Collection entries

· · · · · · ·

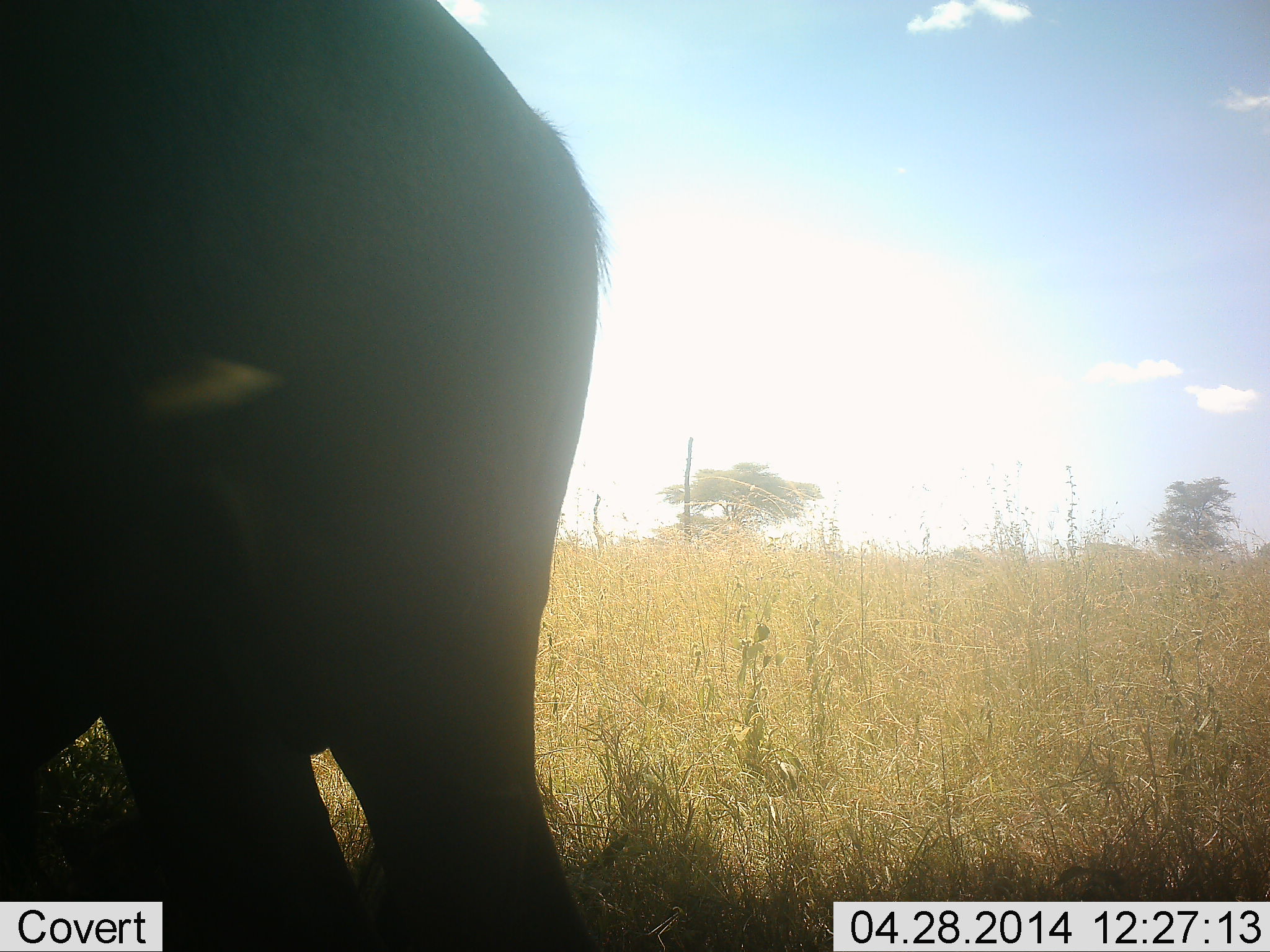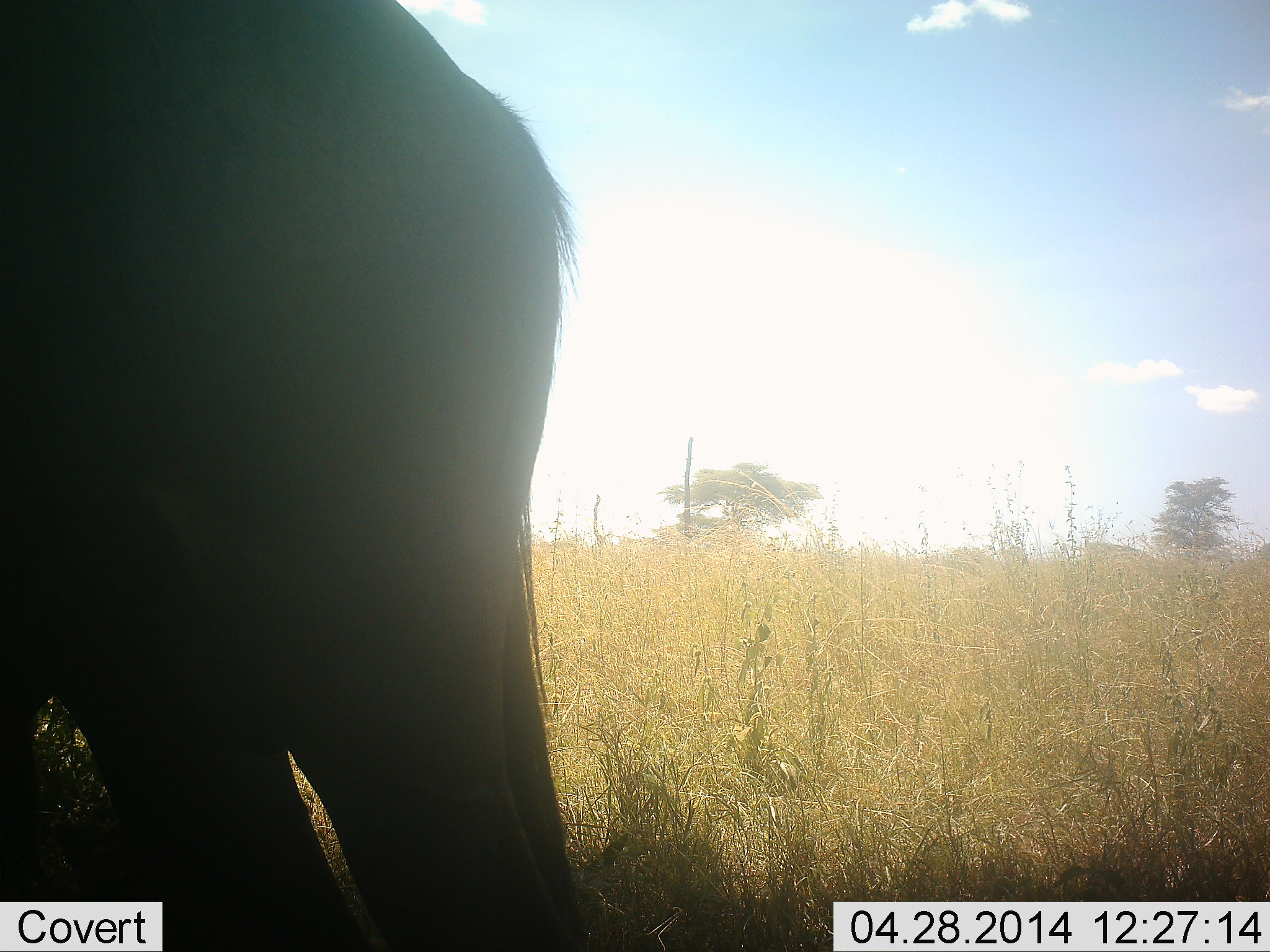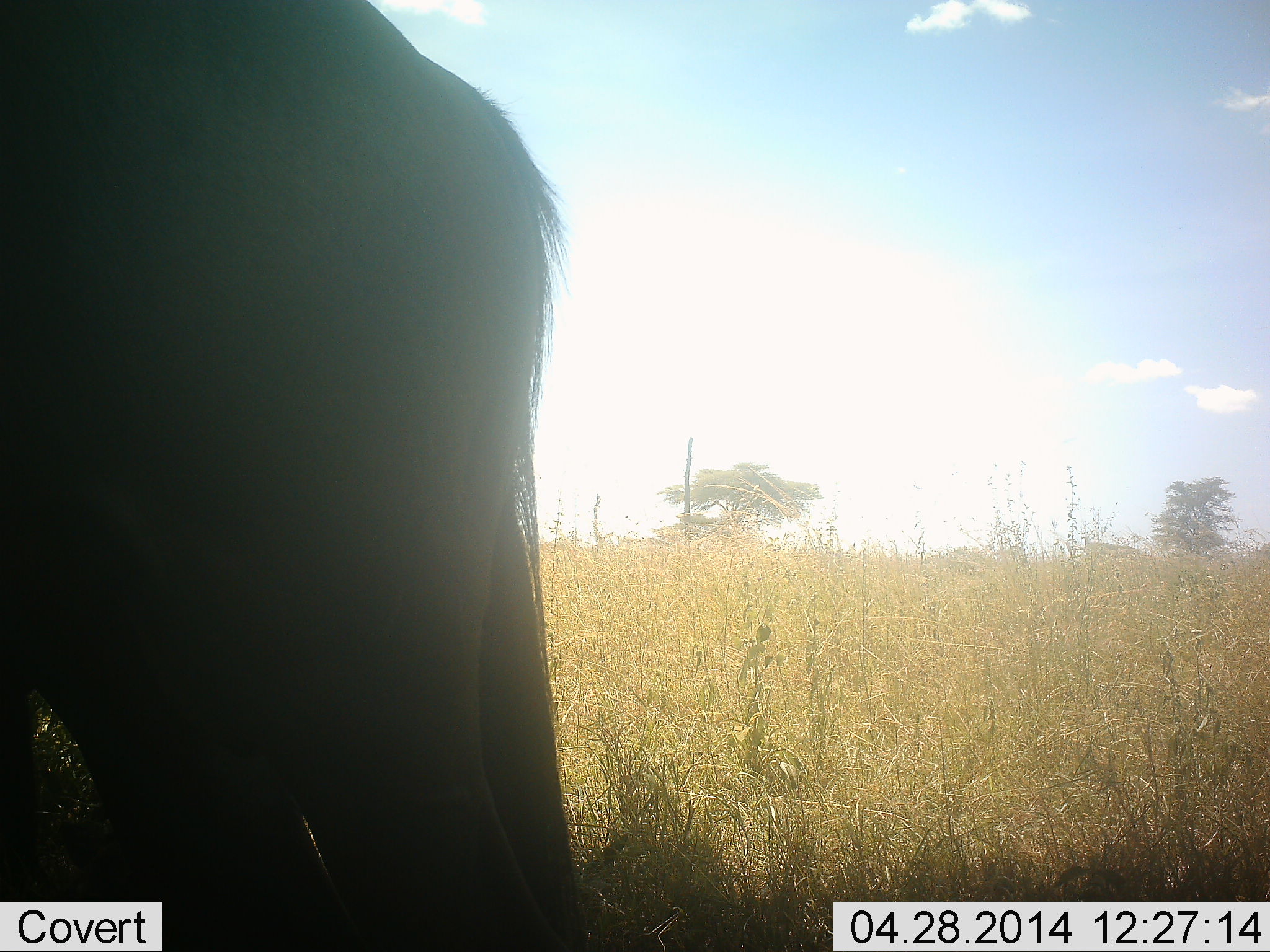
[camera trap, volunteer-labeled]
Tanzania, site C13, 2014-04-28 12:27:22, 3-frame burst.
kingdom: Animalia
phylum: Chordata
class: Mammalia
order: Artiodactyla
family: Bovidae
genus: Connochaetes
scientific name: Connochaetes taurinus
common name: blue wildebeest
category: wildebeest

· · · · · · ·

-- What you have to do --
Write out the data word for word. Any picture is to be skipped.

-- Written response --
[camera trap, volunteer-labeled]
Tanzania, site C13, 2014-04-28 12:27:22, 3-frame burst.
kingdom: Animalia
phylum: Chordata
class: Mammalia
order: Artiodactyla
family: Bovidae
genus: Connochaetes
scientific name: Connochaetes taurinus
common name: blue wildebeest
category: wildebeest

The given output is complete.